_Work item_.
Among the entries below, find the lines with the word "recaptcha" and return them.

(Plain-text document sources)
════════════════════

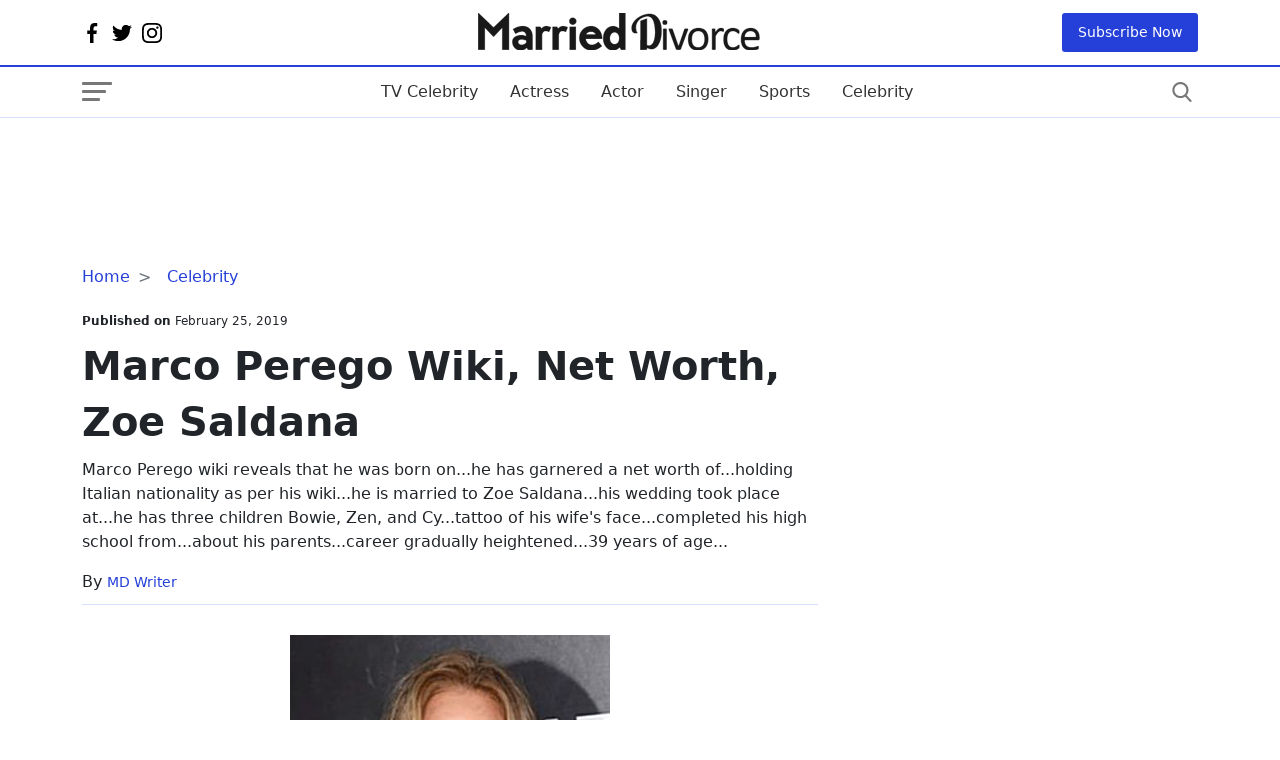

--- FILE ---
content_type: text/html; charset=utf-8
request_url: https://www.google.com/recaptcha/api2/aframe
body_size: 268
content:
<!DOCTYPE HTML><html><head><meta http-equiv="content-type" content="text/html; charset=UTF-8"></head><body><script nonce="C0GUJyKSW1PB7pPu1a6Clg">/** Anti-fraud and anti-abuse applications only. See google.com/recaptcha */ try{var clients={'sodar':'https://pagead2.googlesyndication.com/pagead/sodar?'};window.addEventListener("message",function(a){try{if(a.source===window.parent){var b=JSON.parse(a.data);var c=clients[b['id']];if(c){var d=document.createElement('img');d.src=c+b['params']+'&rc='+(localStorage.getItem("rc::a")?sessionStorage.getItem("rc::b"):"");window.document.body.appendChild(d);sessionStorage.setItem("rc::e",parseInt(sessionStorage.getItem("rc::e")||0)+1);localStorage.setItem("rc::h",'1769394809985');}}}catch(b){}});window.parent.postMessage("_grecaptcha_ready", "*");}catch(b){}</script></body></html>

════════════════════

_Solution to the problem_.
request_url: https://www.google.com/recaptcha/api2/aframe
<!DOCTYPE HTML><html><head><meta http-equiv="content-type" content="text/html; charset=UTF-8"></head><body><script nonce="C0GUJyKSW1PB7pPu1a6Clg">/** Anti-fraud and anti-abuse applications only. See google.com/recaptcha */ try{var clients={'sodar':'https://pagead2.googlesyndication.com/pagead/sodar?'};window.addEventListener("message",function(a){try{if(a.source===window.parent){var b=JSON.parse(a.data);var c=clients[b['id']];if(c){var d=document.createElement('img');d.src=c+b['params']+'&rc='+(localStorage.getItem("rc::a")?sessionStorage.getItem("rc::b"):"");window.document.body.appendChild(d);sessionStorage.setItem("rc::e",parseInt(sessionStorage.getItem("rc::e")||0)+1);localStorage.setItem("rc::h",'1769394809985');}}}catch(b){}});window.parent.postMessage("_grecaptcha_ready", "*");}catch(b){}</script></body></html>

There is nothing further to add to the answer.